Before starting the official workshop and talk, the group had to agree to certain ground rules in order to provide a space of acceptance and openness amongst each other. The first agreement: each person is to be supportive of each other’s learning process and healing journey. The group also had to avoid mentioning numbers, diet and health tips, and describing people’s bodies. Self-love is imperative toward the agreement because it should always come first when in each person’s healing journey. The group is encouraged to challenge the way they define beauty and value since it’s important to view these characteristics in different ways other than the norm. Lastly, the most important agreement is to keep everything confidential within the group. Everyone signed their name in the air to agree to the group’s terms.

These agreements correspond to eating disorders as they can happen to anyone and in various forms. NPP considers eating disorders to be all types of dysfunctional relationships with food because it is a manifestation that can happen to anyone, meaning everybody is prone to it. The disorder can seriously change the brain chemistry or their eating habits; bulimia nervosa, binge eating disorder, and anorexia nervosa are common examples of eating disorders.

In order to decolonize your body the group in the workshop had to understand the roots of colonialism and time period when Christopher Columbus discovered the “new world” or America. Lucas introduced the definition of colonialism as “the policy or practice of acquiring full or partial political control over another country, occupying it with settlers, and exploiting it economically.” The effects of colonialism, in accordance with the definition, brought upon the military conquest of acquiring more land and work to capture or assimilate the native people in their indigenous land which can result in forced relocation to another remote land. Lucas discussed how depictions of military gifting indigenous people blankets and other trinkets but it was seen as a front of passing on epidemic diseases from Europe. Other effects included religious suppression, resource theft, family disruption, slavery, and sexual exploitation.

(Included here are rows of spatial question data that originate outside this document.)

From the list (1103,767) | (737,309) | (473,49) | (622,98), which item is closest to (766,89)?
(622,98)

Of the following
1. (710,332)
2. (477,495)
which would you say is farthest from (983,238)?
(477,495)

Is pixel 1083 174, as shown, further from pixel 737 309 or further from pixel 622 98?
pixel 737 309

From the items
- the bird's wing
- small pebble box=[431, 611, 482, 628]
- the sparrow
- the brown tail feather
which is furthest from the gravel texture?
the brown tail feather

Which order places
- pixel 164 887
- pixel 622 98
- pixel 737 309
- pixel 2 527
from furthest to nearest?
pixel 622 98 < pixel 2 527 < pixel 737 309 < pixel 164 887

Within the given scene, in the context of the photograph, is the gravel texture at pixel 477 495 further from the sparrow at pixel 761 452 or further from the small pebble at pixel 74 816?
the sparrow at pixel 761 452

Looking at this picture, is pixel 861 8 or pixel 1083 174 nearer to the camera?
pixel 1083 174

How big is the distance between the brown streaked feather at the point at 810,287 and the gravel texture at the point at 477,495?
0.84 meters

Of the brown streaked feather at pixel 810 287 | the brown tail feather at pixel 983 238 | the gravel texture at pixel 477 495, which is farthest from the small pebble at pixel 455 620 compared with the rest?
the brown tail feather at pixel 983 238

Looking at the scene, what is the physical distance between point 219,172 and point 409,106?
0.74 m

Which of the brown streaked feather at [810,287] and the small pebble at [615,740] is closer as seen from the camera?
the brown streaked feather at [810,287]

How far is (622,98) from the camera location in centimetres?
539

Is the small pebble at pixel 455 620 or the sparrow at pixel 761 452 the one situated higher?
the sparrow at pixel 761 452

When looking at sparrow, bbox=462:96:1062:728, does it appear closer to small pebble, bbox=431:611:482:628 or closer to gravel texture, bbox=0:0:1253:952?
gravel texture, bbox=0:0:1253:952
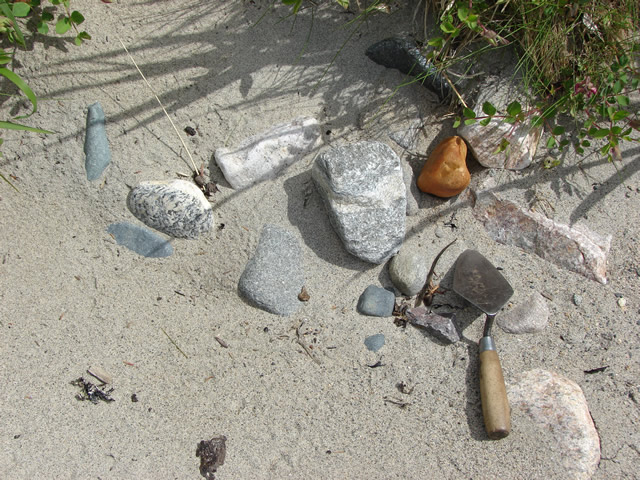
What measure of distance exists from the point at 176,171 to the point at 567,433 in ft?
6.00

These things lead to a snowball effect timeline that progresses from the start of the European conquest of indigenous lands. This then shifts to a bigger paradigm that involves the genocide of the native people through disease, war, and environmental degradation. Food & medicine change and religious indoctrination were also among the second paradigm. The timeline then rolls over to the biggest snowball in the timeline where systemic oppression, environmentally racism, poverty, state brutality, and modern day colonialism.

Lucas introduced historical trauma that revolves around the idea of intergenerational psychosocial impacts that resulted from the devastations of previous colonial suppression within a specific group that share a specific identity or affiliation. Symptoms of historical trauma include biological problems such as depression, psychic numbing, anger, self-destructive behavior. Another symptom includes more behavioral actions such as identification with the deceased and re-enacting affliction within one’s own life. Historical trauma is a biological concept that can be passed down generation to generation is it has affected the lives of ancestors. Lucas goes on to explain the phenomenon of historical trauma.

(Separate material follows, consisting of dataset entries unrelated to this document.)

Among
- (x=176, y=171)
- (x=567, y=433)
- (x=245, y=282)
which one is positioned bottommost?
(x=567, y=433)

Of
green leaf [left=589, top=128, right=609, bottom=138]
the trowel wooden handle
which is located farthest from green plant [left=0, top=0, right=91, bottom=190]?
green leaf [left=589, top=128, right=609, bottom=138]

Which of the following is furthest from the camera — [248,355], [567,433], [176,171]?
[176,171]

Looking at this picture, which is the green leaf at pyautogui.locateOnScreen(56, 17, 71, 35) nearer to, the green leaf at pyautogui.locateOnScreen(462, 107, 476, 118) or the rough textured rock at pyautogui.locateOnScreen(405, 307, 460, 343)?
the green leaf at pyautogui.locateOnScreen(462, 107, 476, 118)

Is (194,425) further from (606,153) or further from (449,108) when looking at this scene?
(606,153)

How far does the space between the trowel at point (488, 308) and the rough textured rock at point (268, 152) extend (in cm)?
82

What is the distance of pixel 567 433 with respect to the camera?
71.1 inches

“A lot of us have indigenous and black ancestry,” Lucas said “Their unresolved grief is our grief.”

With the historical trauma breeds post traumatic slave syndrome, which Dr. Joy Degruy defines as “a condition that exists as a consequence of multi generational oppression of Africans and their descendants resulting from centuries of chattel slavery…A form of slavery which was predicated on the belief that African Americans were inherently/genetically inferior to whites.”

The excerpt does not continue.